## LIST OF TASKS
a – In the post about Jackson, New York, what share of the town's residents does the 2000 Census count as monolingual white anglophones?
b – Sum up the post about Jackson, New York, in two sentences.
c – Go on with the post about Jackson's English-only law, starting right after its last sentence.

## PAGE EXTRACT
*****

English spoken here: Arizona moves from English-only to stop-and-deport

Dennis Baron debaron at ILLINOIS.EDU
Sun May 16 00:28:12 UTC 2010


There's a new post on the Web of Language:  English spoken here:  
Arizona moves from English-only to stop-and-deport

Tiny Jackson, New York (pop. 1,718), has one thing that its big  
neighbor, New York City, three hours to the south, lacks: English is  
its official language. A new law passed in Jackson last month requires  
that all town business be conducted in English – not that there is  
much business in Jackson, which has no schools, markets, gas stations,  
or places of worship.

Nor does English seem to be in immediate danger in Jackson. According  
to the 2000 Census, 97.2% of its residents are monolingual white  
anglophones. The town is not without diversity: inhabitants include a  
small number of African Americans, three Native Americans, eight  
Asians, and nineteen Hispanics. Only 11 of the Hispanics speak  
Spanish, and none of the Asians speaks Chinese. There are also three  
speakers of Tagalog and six German-speaking residents, but Jackson’s  
new official language law will put a stop to all of that.

*****

## GIVEN DATA
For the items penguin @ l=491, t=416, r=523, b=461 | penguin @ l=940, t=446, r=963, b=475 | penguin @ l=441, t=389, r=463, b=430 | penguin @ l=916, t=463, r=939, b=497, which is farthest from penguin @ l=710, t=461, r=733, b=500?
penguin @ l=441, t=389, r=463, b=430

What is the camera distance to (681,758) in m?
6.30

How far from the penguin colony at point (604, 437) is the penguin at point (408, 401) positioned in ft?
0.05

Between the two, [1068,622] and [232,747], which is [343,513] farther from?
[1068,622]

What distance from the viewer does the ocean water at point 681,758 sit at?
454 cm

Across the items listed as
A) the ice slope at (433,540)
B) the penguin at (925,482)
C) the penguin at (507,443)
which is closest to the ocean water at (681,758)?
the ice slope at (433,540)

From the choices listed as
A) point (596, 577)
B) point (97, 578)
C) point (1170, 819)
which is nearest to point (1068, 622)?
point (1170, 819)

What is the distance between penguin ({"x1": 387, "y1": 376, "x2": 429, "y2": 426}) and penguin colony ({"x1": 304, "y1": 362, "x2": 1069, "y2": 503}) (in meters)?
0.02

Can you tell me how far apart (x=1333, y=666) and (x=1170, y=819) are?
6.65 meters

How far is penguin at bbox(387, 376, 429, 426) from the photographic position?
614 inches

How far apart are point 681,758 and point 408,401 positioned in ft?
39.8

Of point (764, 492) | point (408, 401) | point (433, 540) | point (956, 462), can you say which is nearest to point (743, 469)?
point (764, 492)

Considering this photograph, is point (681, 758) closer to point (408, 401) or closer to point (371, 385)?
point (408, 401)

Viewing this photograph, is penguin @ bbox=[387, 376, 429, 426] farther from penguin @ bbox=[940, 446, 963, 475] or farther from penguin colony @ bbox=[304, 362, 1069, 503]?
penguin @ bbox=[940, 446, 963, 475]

*****

## RESULTS OF THE EXERCISE
a – 97.2%

b – Jackson, New York, a town of 1,718 people, passed a law last month that makes English its official language and requires all town business to be conducted in English. English hardly seems at risk there, since the 2000 Census found that 97.2% of residents were monolingual white anglophones and only a few spoke Spanish, Tagalog, or German.

c –
Jackson is far from alone in declaring English official. Joining the  
list of America's English-Only towns and cities, last March, Prescott,  
Arizona (pop. 30,000, with 2,200 Spanish speakers), tore down a 2010  
Census banner strung across one of its main streets because that  
banner was in Spanish. Although funds for the banner were supplied by  
the U.S. Census Bureau as part of its campaign to count everyone in  
the country, documented or illegal, Prescott officials pulled down the  
sign because Arizona's official English law bans state and local  
governments from doing business in any language other than English,  
plus they didn't want illegals counted among the town's residents,  
even though Prescott receives $12,000 from the federal government for  
everyone counted by the Census. . . .

find out more about English in Arizona by reading the rest of this  
post on the Web of Language: http://bit.ly/webllan


____________________
Dennis Baron
Professor of English and Linguistics
Department of English
University of Illinois
608 S. Wright St.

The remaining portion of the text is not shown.